Goal of the exercise
A verbatim printing of the entries that follow is needed; pictures must not appear in it.

(Image-text web data)
[Start of section]

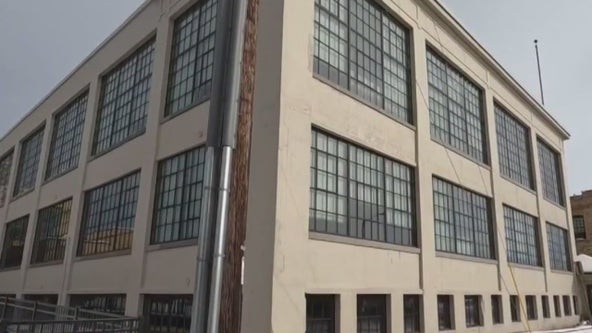 Milwaukee Community Within the Corridor lawsuit amid high TCE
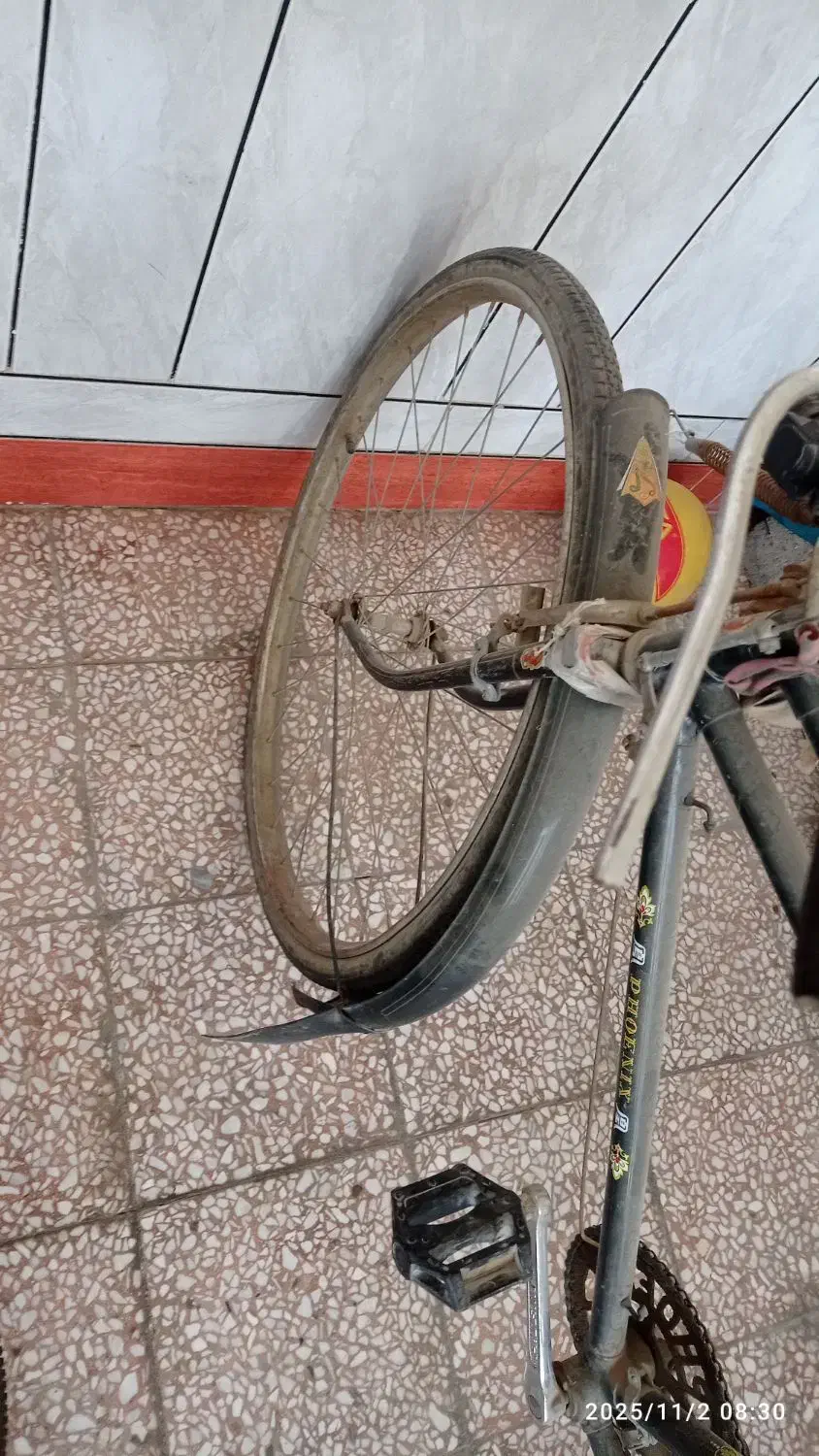 دوچرخه چینی|دوچرخه، اسکیت، اسکوتر|نجف‌آباد, یزدانشهر|دیوار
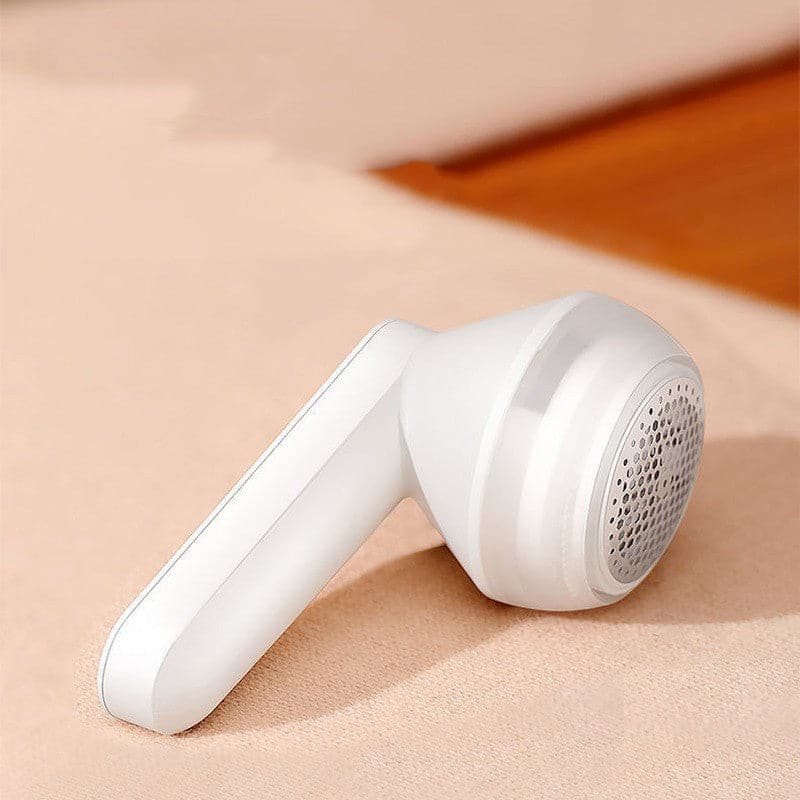 Carvallo - Uppladdningsbar luddavlägsnare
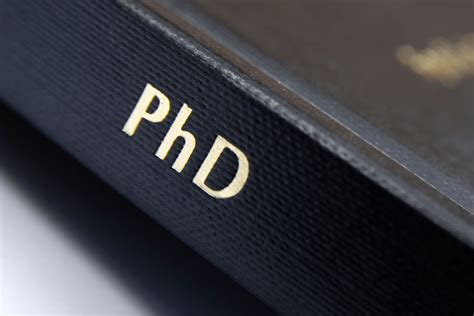 valuable   phd times higher education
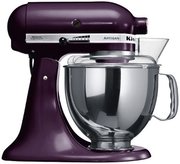 Миксер Китчен Эйд 5KSM150PSEBY фото в Краснодаре Миксер KitchenAid 5KSM150PSEBY фото в Краснодаре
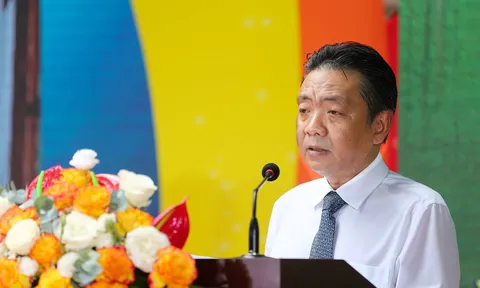 55 năm bảo tồn và phát huy giá trị Khu Di tích Chủ tịch Hồ Chí Minh tại Phủ Chủ tịch
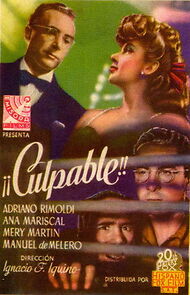 Watch ¡Culpable!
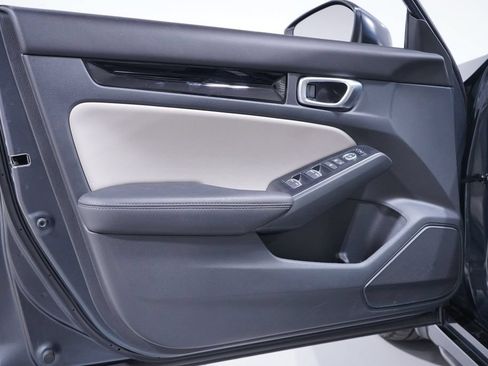 Used 2023 Honda Civic Sport Touring image 21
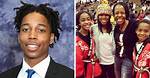 Who Is Robert Kelly Jr. ? All You Need to Know About Rapper R. Kelly’s Son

[End of section]

Result for this exercise
 Milwaukee Community Within the Corridor lawsuit amid high TCE
 دوچرخه چینی|دوچرخه، اسکیت، اسکوتر|نجف‌آباد, یزدانشهر|دیوار
 Carvallo - Uppladdningsbar luddavlägsnare
 valuable   phd times higher education
 Миксер Китчен Эйд 5KSM150PSEBY фото в Краснодаре Миксер KitchenAid 5KSM150PSEBY фото в Краснодаре
 55 năm bảo tồn và phát huy giá trị Khu Di tích Chủ tịch Hồ Chí Minh tại Phủ Chủ tịch
 Watch ¡Culpable!
 Used 2023 Honda Civic Sport Touring image 21
 Who Is Robert Kelly Jr. ? All You Need to Know About Rapper R. Kelly’s Son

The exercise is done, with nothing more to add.